Hammer is a journalist by trade, and the book feels like an expertly crafted long-form article – one that you never want to stop reading. We jump around the world from Patagonia to Zimbabwe to the Welsh countryside, hanging out of helicopters and sneaking illegal eggs through multiple international borders alongside Lendrum, all the while driven by the same question that drives Hammer – why does he do it?
To understand this we venture back to 1970s Zimbabwe, then known as Rhodesia, when Lendrum was just a boy out with his father, hoodwinking the Rhodesian Ornithological Society into considering them trusted members of the bird-protecting community. It is the most extraordinary betrayal. Lendrum and his father learn the guarded secrets of rare raptor species’ breeding sites, only to go and pinch the eggs for themselves.

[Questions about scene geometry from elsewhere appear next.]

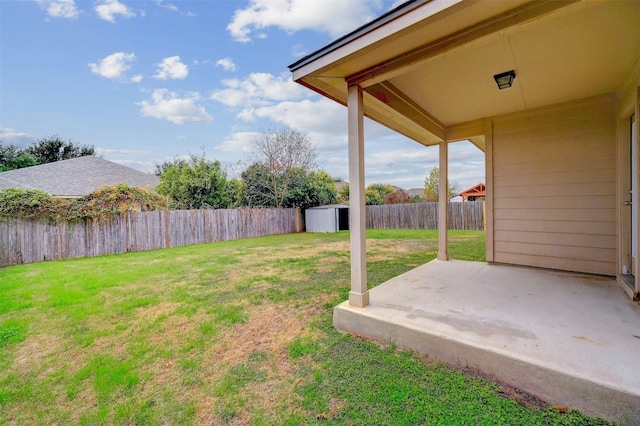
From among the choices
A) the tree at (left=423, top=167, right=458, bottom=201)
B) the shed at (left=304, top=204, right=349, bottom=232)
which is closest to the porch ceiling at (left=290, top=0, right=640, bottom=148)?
the shed at (left=304, top=204, right=349, bottom=232)

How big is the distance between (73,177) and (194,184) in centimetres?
445

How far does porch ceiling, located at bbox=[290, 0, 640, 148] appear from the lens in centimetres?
176

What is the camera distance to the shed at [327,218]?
14.1m

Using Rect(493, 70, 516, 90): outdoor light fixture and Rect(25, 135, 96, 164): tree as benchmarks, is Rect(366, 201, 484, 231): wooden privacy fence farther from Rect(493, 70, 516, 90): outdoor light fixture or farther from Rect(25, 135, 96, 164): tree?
Rect(25, 135, 96, 164): tree

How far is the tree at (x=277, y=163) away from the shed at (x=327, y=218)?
1.87 m

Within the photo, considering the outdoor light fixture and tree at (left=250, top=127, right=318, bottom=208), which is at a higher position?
tree at (left=250, top=127, right=318, bottom=208)

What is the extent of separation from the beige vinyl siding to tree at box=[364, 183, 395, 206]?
16.9 m

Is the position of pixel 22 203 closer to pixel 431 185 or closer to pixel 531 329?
pixel 531 329

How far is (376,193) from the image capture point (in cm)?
2348

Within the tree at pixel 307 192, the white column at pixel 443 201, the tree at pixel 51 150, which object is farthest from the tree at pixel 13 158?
the white column at pixel 443 201

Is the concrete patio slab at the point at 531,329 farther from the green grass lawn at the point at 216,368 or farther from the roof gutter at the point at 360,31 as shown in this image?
the roof gutter at the point at 360,31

The level of Lendrum’s arrogance, combined with his blasé attitude toward risk (at one point the smuggled eggs hidden within his in-flight bag hatch and begin chirping, which he finds very amusing) is as baffling to read about as it is gripping to wait and see when he will be stopped by Detective McWilliam.
We also get important context into where the demand is coming from: the industry is driven by a surge in the sport of falcon racing in the Middle East. Though frustratingly, Lendrum never gives up the names of his buyers.
While Lendrum may be cultishly referred to as ‘the Pablo Escobar of the falcon egg trade’, this book is about much more than one man’s appalling sense of entitlement when it comes to the natural world. It holds a mirror up to our actions as a species and in Lendrum, disturbingly, you might just end up seeing yourself.